Le Kosovo, ancienne province serbe qui a déclaré unilatéralement son indépendance en 2008, a échoué de peu lundi à devenir un nouvel État membre de l'UNESCO, un revers dans sa volonté d'obtenir une reconnaissance internationale.

La demande d'adhésion du Kosovo a recueilli 92 votes des États membres, sur 142 exprimés, n'atteignant pas la majorité des deux tiers (95) nécessaire à sa ratification, lors d'un vote au siège de l'UNESCO à Paris. Cinquante États membres ont voté contre la résolution, et 29 se sont abstenus.

«La conférence générale vote contre l'adoption du projet de résolution», a conclu le président de séance, Stanley Mutumba Simataa, vice-ministre de l'Information et communication de Namibie.

La Serbie et la Russie, son allié traditionnel, étaient farouchement opposées à cette adhésion qui aurait donné au Kosovo, essentiellement peuplé de musulmans d'origine albanaise, la gestion de quatre sites de l'Église orthodoxe serbe classés au patrimoine mondial de l'humanité, dont les monastères de Pec, de Gracanica et de Decane.

«Il s'agit d'une victoire juste et morale acquise dans des conditions presque impossibles», s'est félicité à Belgrade le président serbe Tomislav Nikolic.

«Il ne manquait que trois votes. (...) Ce n'est qu'un petit revers sur un long chemin», a commenté pour sa part le vice-ministre kosovar des Affaires étrangères, Petrit Selimi, présent à Paris.

«La destinée du Kosovo ne peut pas être stoppée, et nous candidaterons encore pour devenir membre des organisations onusiennes, y compris l'UNESCO», a réagi sur Facebook le ministre des Affaires étrangères, Hashim Thaci.

Peu avant le vote sur l'adhésion elle-même, une demande de report de cette consultation, introduite par la Serbie, avait été rejetée par une majorité d'États membres.

«Inacceptable» pour Moscou

Depuis des semaines, Belgrade mettait en garde contre le «risque sérieux» de transférer la gestion de ses lieux saints aux autorités kosovares, en évoquant des dégâts et des pillages qu'ils ont subis depuis le conflit entre la guérilla indépendantiste albanaise et les forces de Belgrade en 1998 et 1999. Le gouvernement serbe s'était déclaré «profondément inquiet pour le patrimoine culturel et historique» du pays.
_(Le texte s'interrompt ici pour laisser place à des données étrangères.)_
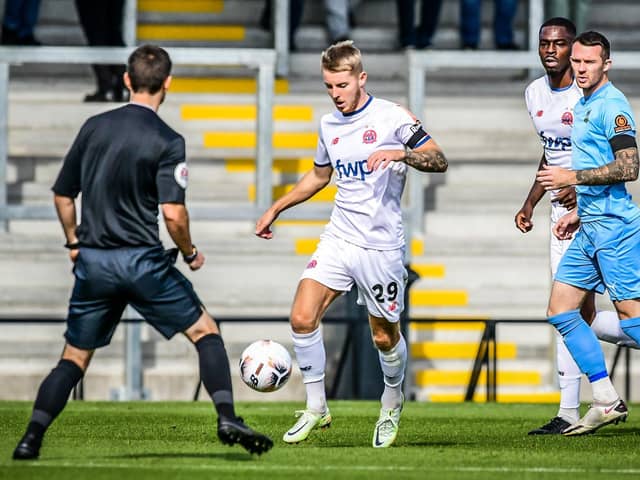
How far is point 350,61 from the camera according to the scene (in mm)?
8023

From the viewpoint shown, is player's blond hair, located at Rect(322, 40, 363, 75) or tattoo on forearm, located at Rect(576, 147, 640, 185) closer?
player's blond hair, located at Rect(322, 40, 363, 75)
Le gouvernement kosovar assurait pour sa part que tous ces sites auraient été protégés.

Outre la gestion des lieux saints, l'adhésion du Kosovo devait permettre à Pristina d'accéder à des fonds dans les domaines de l'éducation et de la culture. Elle représentait surtout un premier pas vers une adhésion du Kosovo à l'ONU.

Le Kosovo, qui compte 1,8 million d'habitants, a été reconnu à ce jour par plus de cent pays, dont les États-Unis et la majorité des pays membres de l'Union européenne. Bruxelles et Pristina ont d'ailleurs signé la semaine dernière un accord de «stabilisation et d'association», la première étape sur le long chemin d'adhésion à l'UE.

Mais l'indépendance du Kosovo, à laquelle Belgrade est farouchement opposée, reste également contestée par la Russie et la Chine.

Vendredi, la candidature du Kosovo à l'UNESCO avait d'ailleurs suscité une passe d'armes entre Moscou et Washington.

À la tribune de l'organisation, le ministre russe des Affaires étrangères Serguei Lavrov l'avait jugée «inacceptable» et «très dangereuse», y voyant une «violation grossière de la résolution 1244 du Conseil de sécurité de l'ONU».

Adoptée en 1999, après des raids aériens de l'OTAN qui avaient entraîné le départ des forces serbes du Kosovo, cette résolution définissait les modalités de la fin du conflit. Elle prévoyait une «autonomie substantielle» pour la province, sans mentionner l'éventualité de son indépendance.

«Il y a indéniablement une voie pour l'adhésion du Kosovo à l'organisation, une voie qui n'est pas bloquée par la résolution 1244», avait rétorqué peu après le secrétaire d'État adjoint américain, Antony Blinken.

«Ce n'est pas une question de reconnaissance ou de non-reconnaissance. Des pays qui ne reconnaissent pas le Kosovo ou des agences spécialisées comme la Banque mondiale et le FMI soutiennent sa candidature», avait-il affirmé.

Ce n'est pas la première fois que l'UNESCO se divise sur l'adhésion d'un nouveau membre. L'entrée en son sein de la Palestine en octobre 2011 avait été vivement critiquée par les États-Unis et Israël, qui ont depuis cessé de verser leur contribution financière et ont, en conséquence, perdu leurs droits de vote lors des Conférences générales.